## Compiti da svolgere
1. Secondo il brano su Michael Jordan e lo sport, quanti campionati Nba ha vinto Jordan?
2. Prosegui il brano su Michael Jordan e il valore delle sconfitte, ripartendo subito dopo la sua ultima frase.

Michael Jordan, neroamericano di
Brooklyn, 56 anni, così ha sintetizzato, coniando una frase tuttora citata, la
sua carriera di fuoriclasse del basket, secondo molti il più grande di sempre.
C’è tutto il senso dello sport in queste parole, una volta convenuto che sport,
prima ancora che risultati e coppe levate al cielo, è esperienza, via maestra della conoscenza umana,
catalogo interminabile di sentimenti, comprensivi di gioie e disperazioni
ugualmente indicibili. Perché lo sport è, semplicemente, “vita”.
Vincenti perché perdenti
Così
dicendo, senza nulla togliere alla propria maschera di inarrivabile mattatore
della Nba, il massimo torneo professionistico americano, Michael Jordan ci
confessa di avere imparato a vincere – e a vincere qualcosa come sei campionati
Nba e dieci titoli di miglior marcatore del torneo – rotolandosi fino in fondo
nella polvere delle sconfitte, per
assaporarne con dedizione quel sapore amaro e bruciante che le rende
inconfondibili.

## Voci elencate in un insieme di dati
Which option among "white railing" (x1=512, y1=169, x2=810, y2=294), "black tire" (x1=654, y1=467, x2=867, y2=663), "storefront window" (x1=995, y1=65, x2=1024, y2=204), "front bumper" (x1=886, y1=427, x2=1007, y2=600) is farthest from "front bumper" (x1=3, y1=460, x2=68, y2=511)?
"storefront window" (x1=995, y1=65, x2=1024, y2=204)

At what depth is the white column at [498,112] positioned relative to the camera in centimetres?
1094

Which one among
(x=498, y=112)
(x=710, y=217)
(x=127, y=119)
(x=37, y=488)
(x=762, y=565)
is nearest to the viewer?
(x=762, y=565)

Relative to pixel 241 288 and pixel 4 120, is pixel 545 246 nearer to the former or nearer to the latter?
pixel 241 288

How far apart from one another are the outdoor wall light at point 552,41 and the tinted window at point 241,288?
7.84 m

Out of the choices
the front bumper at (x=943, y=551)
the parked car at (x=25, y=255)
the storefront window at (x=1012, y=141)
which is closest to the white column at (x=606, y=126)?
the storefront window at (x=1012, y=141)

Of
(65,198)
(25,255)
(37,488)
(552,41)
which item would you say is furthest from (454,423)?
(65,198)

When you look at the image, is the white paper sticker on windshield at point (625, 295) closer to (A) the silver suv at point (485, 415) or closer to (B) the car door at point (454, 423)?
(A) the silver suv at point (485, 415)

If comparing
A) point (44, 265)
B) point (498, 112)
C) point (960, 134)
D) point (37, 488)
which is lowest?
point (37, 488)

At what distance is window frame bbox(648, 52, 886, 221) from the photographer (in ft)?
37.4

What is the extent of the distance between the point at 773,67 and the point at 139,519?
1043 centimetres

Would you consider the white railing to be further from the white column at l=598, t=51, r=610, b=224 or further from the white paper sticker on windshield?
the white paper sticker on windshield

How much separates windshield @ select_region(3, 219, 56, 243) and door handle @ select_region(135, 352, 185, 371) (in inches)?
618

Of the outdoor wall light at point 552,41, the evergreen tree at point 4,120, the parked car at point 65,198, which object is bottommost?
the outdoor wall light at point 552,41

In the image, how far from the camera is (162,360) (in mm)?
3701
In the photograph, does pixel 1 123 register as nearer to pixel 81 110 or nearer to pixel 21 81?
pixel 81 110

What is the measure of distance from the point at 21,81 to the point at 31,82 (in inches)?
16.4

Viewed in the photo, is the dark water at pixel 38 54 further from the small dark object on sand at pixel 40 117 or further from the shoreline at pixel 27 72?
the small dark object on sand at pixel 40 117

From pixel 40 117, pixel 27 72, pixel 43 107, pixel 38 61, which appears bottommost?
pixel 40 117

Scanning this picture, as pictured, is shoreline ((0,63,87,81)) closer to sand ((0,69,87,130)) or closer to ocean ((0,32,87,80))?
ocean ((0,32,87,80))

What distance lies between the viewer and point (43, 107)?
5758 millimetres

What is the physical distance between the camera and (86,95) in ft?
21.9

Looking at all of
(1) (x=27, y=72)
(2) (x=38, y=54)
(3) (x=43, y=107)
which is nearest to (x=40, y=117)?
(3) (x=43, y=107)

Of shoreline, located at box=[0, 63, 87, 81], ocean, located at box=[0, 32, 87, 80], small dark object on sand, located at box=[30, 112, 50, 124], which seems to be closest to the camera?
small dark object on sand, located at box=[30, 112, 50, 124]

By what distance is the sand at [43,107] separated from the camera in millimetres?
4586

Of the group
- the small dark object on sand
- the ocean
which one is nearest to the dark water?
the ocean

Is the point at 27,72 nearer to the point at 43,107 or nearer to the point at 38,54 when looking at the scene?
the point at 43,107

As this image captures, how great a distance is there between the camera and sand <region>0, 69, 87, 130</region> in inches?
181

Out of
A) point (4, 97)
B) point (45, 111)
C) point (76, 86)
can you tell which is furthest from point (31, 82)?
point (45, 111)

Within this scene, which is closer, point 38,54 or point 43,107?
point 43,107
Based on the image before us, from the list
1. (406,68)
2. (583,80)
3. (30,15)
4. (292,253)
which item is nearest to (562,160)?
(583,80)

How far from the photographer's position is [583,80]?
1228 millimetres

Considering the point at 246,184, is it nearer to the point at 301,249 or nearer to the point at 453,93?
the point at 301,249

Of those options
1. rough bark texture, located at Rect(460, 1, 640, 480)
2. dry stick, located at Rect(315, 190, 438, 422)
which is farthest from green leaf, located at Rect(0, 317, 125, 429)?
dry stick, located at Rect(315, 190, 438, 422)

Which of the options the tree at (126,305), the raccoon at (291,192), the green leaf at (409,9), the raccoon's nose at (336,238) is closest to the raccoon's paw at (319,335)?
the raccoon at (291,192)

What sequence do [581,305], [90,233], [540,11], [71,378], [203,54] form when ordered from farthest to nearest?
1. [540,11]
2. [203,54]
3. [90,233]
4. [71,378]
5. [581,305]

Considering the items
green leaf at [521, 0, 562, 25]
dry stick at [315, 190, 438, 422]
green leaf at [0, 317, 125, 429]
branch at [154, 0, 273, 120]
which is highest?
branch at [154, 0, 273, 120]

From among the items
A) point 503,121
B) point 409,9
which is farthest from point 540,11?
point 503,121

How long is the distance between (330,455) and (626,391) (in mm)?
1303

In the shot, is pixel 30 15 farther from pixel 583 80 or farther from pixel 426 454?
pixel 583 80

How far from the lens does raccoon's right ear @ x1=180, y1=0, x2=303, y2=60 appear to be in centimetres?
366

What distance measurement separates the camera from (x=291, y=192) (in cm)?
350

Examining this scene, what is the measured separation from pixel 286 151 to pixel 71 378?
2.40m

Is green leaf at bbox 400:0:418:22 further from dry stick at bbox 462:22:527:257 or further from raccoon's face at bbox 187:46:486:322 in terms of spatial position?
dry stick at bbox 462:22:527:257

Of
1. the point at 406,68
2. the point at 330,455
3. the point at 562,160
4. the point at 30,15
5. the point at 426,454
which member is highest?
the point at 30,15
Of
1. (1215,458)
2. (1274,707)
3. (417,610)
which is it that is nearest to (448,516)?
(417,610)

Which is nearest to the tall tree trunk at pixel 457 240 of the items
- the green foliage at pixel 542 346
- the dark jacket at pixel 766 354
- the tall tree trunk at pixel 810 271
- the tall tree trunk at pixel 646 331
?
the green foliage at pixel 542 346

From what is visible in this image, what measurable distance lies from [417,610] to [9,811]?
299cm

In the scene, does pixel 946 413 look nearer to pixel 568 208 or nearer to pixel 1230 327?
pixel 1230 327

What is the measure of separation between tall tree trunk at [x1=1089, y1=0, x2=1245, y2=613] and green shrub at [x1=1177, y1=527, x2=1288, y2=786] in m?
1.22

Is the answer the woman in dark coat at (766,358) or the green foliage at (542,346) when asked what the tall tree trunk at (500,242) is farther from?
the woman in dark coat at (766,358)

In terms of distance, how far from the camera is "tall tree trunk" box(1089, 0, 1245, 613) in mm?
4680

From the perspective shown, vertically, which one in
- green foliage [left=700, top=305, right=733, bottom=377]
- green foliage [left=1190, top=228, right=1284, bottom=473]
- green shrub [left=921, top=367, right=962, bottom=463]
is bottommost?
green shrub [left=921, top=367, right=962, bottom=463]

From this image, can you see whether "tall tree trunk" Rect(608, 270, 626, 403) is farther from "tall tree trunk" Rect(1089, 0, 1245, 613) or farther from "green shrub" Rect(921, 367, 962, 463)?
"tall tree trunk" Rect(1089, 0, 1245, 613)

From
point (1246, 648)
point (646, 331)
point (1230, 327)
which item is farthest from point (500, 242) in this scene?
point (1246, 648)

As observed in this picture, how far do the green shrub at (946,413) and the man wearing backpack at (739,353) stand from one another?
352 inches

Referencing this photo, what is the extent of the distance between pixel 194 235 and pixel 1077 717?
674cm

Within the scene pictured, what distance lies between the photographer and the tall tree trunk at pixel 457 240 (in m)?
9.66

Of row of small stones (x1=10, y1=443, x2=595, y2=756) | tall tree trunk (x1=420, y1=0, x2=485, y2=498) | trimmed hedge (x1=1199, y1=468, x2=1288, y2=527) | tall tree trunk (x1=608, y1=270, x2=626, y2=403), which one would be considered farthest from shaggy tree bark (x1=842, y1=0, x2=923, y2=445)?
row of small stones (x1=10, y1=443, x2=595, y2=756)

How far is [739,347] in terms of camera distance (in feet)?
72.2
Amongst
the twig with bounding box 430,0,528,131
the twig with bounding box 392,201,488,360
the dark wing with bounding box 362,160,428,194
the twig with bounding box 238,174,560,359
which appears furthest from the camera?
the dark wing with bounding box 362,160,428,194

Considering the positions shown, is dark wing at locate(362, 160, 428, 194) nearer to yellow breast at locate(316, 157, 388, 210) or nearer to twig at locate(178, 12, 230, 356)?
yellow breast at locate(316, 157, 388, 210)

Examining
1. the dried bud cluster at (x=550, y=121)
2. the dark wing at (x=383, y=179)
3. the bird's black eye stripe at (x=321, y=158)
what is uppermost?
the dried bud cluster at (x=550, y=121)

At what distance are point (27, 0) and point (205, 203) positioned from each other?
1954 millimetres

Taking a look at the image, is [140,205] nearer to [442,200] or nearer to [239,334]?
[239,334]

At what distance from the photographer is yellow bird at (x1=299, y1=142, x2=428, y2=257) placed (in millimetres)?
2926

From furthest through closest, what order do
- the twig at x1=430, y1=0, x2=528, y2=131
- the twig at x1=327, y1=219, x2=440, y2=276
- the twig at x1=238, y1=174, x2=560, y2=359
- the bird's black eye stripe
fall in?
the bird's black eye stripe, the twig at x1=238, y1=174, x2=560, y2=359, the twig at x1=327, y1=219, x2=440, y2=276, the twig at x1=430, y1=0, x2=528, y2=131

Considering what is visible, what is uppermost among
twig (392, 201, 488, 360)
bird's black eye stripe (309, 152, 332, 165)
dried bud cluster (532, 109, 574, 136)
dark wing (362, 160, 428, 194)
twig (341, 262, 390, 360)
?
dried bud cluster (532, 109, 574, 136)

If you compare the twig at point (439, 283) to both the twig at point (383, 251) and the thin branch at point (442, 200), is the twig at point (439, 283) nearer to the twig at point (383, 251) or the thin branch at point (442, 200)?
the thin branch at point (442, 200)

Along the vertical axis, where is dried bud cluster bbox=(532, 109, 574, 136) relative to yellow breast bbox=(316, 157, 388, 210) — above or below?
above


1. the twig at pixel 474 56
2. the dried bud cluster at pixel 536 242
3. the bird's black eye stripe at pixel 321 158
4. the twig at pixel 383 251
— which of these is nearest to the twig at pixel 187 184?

## Risposte attese
1. Sei.

2.
Solo
chi non cancella mai dalla memoria il suono, metallico e sordo, del canestro
che “sputa” fuori il suo tiro ahimé non decisivo, imparerà a migliorarsi, con l’ostinazione e la rabbia necessarie
per avere un giorno più dimestichezza con il soffice e dolce fruscio della
retina dove invece si infila il pallone “liberato” dalle proprie mani.
Vincenti
perché perdenti. E vincenti anche perché qualcuno “perde” quella stessa partita
portata a casa, lo stesso qualcuno che alla fine resterà a guardare, svuotato dalla fatica e dalla malinconia, il
trofeo sollevato da chi, per un centimetro in più o un millesimo di secondo in
meno, ha fatto sua l’ennesima sfida di uno sport ogni giorno celebrato in
qualsiasi angolo del pianeta.
Difficile
trovare qualcosa di più indicato e calzante da rivolgere a giovani aspiranti
campioni. Con l’augurio che nel “bagaglio” abbiano il posto anche per sensazioni così profonde e
condivisibili. In modo che la parola “sport” risuoni per loro analogamente al grande
Michael Jordan.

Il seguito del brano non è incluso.